USA TODAY International Edition
Golfers pay millions and gain close contact with president
Members include dozens of lobbyists and federal contractors
Dozens of lobbyists, contractors and others who make their living influencing the government pay President Trump’s companies for membership in his private golf clubs, a status that can put them in close contact with the president, a USA TODAY investigation found.
Members of the four clubs Trump has visited as president — in Florida, New Jersey and Virginia — include at least 50 executives whose companies hold federal contracts and 21 lobbyists and trade group officials. Twothirds played on one of the 58 days the president was there, according to scores they posted online.
Because membership lists at Trump’s clubs are secret, the public has until now been unable to assess the conflicts they could create. USA TODAY found the names of 4,500 members by reviewing social media and a public website golfers use to track their handicaps, then researched and contacted hundreds to determine whether they had business with the government.
The review shows that, for the first time in U.S. history, wealthy people with interests before the government have a chance for close and confidential access to the president as a result of payments that enrich him personally. It is a view of the president available to few other Americans.
Among Trump club members are top executives of defense contractors, a lobbyist for the South Korean government, a lawyer helping Saudi Arabia fight claims over the Sept. 11 terrorist attacks
and the leader of a pesticide trade group that persuaded the Trump administration not to ban an insecticide government scientists linked to health risks.
Members of Trump’s clubs pay initiation fees that can exceed $100,000, plus thousands more in annual dues to his companies, held in a trust for his benefit.

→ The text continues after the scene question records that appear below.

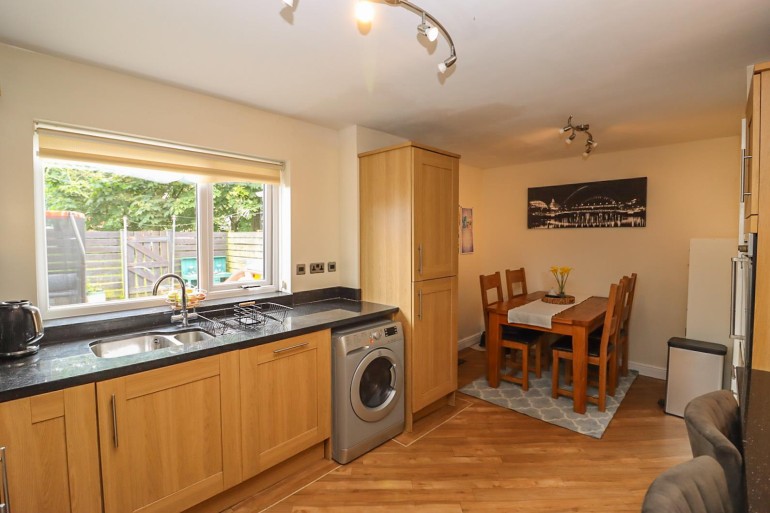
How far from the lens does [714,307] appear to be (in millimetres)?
2979

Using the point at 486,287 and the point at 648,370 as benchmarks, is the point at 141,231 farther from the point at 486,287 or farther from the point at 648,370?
Answer: the point at 648,370

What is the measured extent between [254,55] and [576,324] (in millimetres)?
2905

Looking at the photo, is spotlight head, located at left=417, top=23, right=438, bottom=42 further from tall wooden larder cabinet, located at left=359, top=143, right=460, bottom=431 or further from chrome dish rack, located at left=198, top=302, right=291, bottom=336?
chrome dish rack, located at left=198, top=302, right=291, bottom=336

The arrangement is legal, and members said they did not use the clubs to discuss government business. Nonetheless, ethics experts questioned whether it’s appropriate for a sitting president to collect money from lobbyists and others who spend their days trying to shape federal policy or win government business.
“I think we’re all in new territory,” said Walter Shaub, who recently resigned as director of the Office of Government Ethics after repeated clashes with the White House. “We never thought we’d see anyone push the outer limits in this way.”
Citing privacy and national security, the White House has moved to keep secret the president’s interactions. Unlike the Obama administration, the Trump White House does not disclose the president’s golf partners, or whether he played. The Trump team also ended an Obama administration practice of releasing White House visitor logs. In July, a federal court ordered the government to release visitor records from Trump’s Mar-a-Lago resort in Palm Beach, Fla., to a watchdog group. The deadline is Friday.
Trump’s U.S. golf clubs are among the most lucrative outposts in his empire, bringing in about $600 million in 2015 and 2016, according to his financial disclosure reports.
Some members find themselves in close proximity to a president who has visited his golf clubs on about a quarter of the days that he has been in office. Many describe Trump as surprisingly approachable, welcoming advice on everything from the state of the tee boxes to the course of his administration.
In April, Trump marked his 100th day in office at a factory owned by a company run by a member of his New Jersey golf club. Standing behind Trump as he signed two executive orders was Robert Mehmel, president of the company that owns the Ames factory in Harrisburg, Pa., and another company that sells radars and electronics to the military, including about $54 million worth of contracts last year.
Like millions of golfers, Mehmel registered his handicap on a public U.S. Golf Association website that golfers use to track their handicaps and check the scores of other players. The site requires golfers to sign up through a club and lists when and where they played. Only members are allowed to associate their handicaps with Trump’s clubs, said Kyle Littlefield, a pro at Trump National Golf Club-Bedminster.
Mehmel registered his handicap there. He posted scores from seven rounds of golf at the club this year. Five were days in May, June and August when Trump was visiting. Mehmel did not respond to phone calls or emails.
The White House and Trump’s companies did not respond to questions about members’ access to the president.
At the clubs Trump visits most often, the list of members reflects a cross-section of wealthy suburbanites: executives, investment bankers, real estate agents, doctors and their families.
The list includes dozens of people who seek to influence the federal government or sell it things. It includes chief executives of defense and technology contractors, the head of the Dell unit that sells information technology services to the federal government, the chief of a trade group representing rural utilities and lobbyists who represent energy companies and foreign governments.
Other members work in industries closely regulated by the federal government, including the CEO of pharmaceutical maker Allergan and chairman of the Estée Lauder cosmetics empire.
In interviews, dozens of members described a president who remains chief host and resident celebrity during his visits. He speeds through 18 holes, then lingers in the clubs’ restaurants and seldom refuses to shake a hand or pose for a photo, sometimes snapped by his Secret Service detail. Senior aides regularly accompany him. Advice flows freely.
Shaub, the former Office of Government Ethics director, said even conversations that have nothing to do with the government can raise ethics concerns. The lobbying and contracting worlds are built on access, making any opportunity to meet the president valuable, he said.
“Face time is everything when it comes to Washington,” Shaub said. “The president bopping around his properties gives them access to him.”